It surveys, also regard the fusion mutation of detection as Candidate Mutant.
Wherein, the intersection of two kinds of abrupt climatic change software detection refers to two kinds of abrupt climatic change softwares all while having what is detected to dash forward
Become, in some embodiments, specifically uses VarScan and two software detection point mutation of mutect and insertion and deletion mutation;
And use STAR-Fusion detection fusion gene mutations, that is, apply STAR-Fusion to the RNA bam formatted files of comparison into
Row fusion detects.
(2) MHC molecule authentication step, including HLA molecule type inspection software polysolver and BWA mem is respectively adopted
The HLA molecule types of normal sample and tumor sample are detected, if HLA points of the tumor sample of polysolver detections
Son and normal sample matching, then export as a result;If it does not match, checking HLA points of the tumor sample of BWA mem detections
The match condition of son and normal sample exports the testing result of BWA mem if matching, defeated if still mismatched
Go out empty result.
(3) make a variation annotating step, include in Candidate Mutant point mutation and insertion and deletion mutation carry out genome mutation
To the annotation of amino acid mutation.
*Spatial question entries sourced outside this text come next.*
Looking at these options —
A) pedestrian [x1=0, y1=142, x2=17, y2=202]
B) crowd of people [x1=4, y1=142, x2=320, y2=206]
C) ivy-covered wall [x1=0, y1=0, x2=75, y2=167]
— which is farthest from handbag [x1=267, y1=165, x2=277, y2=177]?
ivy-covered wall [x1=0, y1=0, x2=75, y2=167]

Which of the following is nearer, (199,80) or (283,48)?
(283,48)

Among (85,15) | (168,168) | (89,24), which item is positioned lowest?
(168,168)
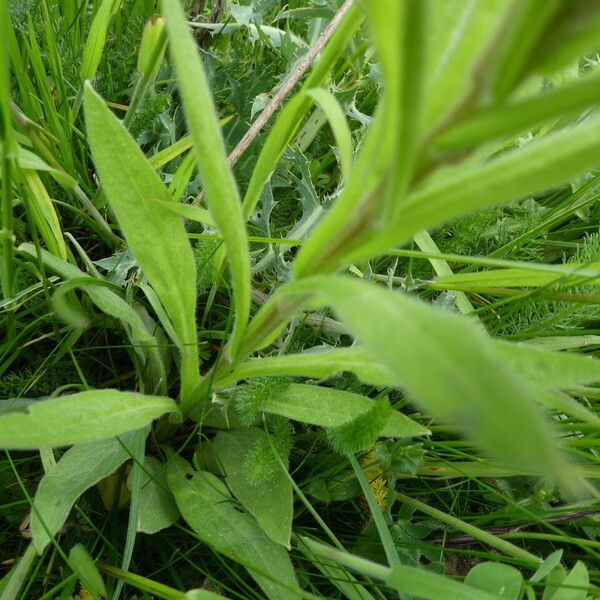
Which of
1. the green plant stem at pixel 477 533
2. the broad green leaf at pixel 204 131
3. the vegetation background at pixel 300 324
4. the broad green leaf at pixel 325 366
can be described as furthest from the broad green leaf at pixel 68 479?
the green plant stem at pixel 477 533

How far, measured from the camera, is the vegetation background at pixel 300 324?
0.50m

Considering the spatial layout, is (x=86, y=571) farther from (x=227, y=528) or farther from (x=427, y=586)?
(x=427, y=586)

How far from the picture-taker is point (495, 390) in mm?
427

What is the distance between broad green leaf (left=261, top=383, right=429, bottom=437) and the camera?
1065 mm

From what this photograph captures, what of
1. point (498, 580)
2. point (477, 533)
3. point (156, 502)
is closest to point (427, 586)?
point (498, 580)

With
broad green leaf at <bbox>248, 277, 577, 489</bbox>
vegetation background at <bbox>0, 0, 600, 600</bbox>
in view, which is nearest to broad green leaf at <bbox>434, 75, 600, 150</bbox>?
vegetation background at <bbox>0, 0, 600, 600</bbox>

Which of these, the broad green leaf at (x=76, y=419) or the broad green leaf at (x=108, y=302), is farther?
the broad green leaf at (x=108, y=302)

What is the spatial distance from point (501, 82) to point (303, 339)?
3.08 feet

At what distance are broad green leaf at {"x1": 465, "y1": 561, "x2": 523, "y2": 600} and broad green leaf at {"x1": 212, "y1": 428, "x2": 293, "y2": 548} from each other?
0.29 m

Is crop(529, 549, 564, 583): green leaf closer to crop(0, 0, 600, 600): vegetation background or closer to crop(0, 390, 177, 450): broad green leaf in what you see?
crop(0, 0, 600, 600): vegetation background

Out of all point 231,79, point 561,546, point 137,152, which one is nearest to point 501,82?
point 137,152

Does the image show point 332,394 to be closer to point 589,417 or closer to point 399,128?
point 589,417

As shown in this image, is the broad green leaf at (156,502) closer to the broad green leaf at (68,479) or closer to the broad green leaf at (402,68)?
the broad green leaf at (68,479)

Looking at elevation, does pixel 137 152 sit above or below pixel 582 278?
above
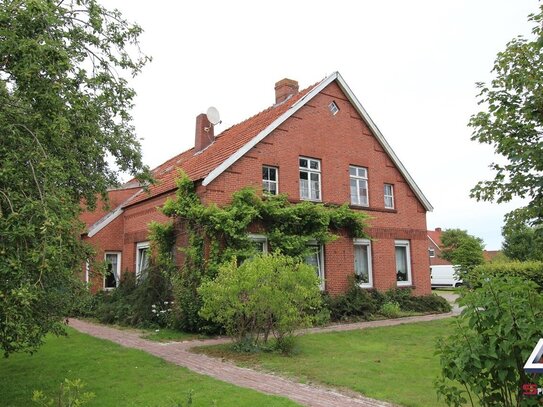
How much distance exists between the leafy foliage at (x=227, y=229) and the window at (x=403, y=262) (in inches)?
190

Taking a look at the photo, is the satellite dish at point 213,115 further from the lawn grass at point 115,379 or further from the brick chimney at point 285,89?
the lawn grass at point 115,379

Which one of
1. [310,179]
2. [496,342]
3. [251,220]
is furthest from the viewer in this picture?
[310,179]

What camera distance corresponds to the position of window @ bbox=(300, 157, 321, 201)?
17.5 metres

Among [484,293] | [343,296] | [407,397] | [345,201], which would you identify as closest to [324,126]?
[345,201]

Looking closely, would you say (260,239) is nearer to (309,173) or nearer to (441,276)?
(309,173)

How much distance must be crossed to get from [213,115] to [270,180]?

In some embodiments, it is specifically annotated using VEP (Variant Effect Prediction).
(4) peptide fragment prediction steps are mutated, include to the point mutation in Candidate Mutant, insertion and deletion is prominent and fusion mutation
Peptide fragment predicted;It specifically includes, centered on the mutating acid of point mutation, the front and back length for extending at least ten amino acid
Spend the mutation forecasting peptide fragment as point mutation;Centered on the mutated site of insertion and deletion mutation, few 10 ammonia are extended forwardly into
The length of base acid extends back up to the position for reaching normal amino acid translation, the mutation forecasting as insertion and deletion mutation
Peptide fragment;Centered on the position of fusion of fusion mutation, at least ten amino with 5 ' ends is held in interception by the 3 ' of fusion
Mutation forecasting peptide fragment of the acid as fusion mutation.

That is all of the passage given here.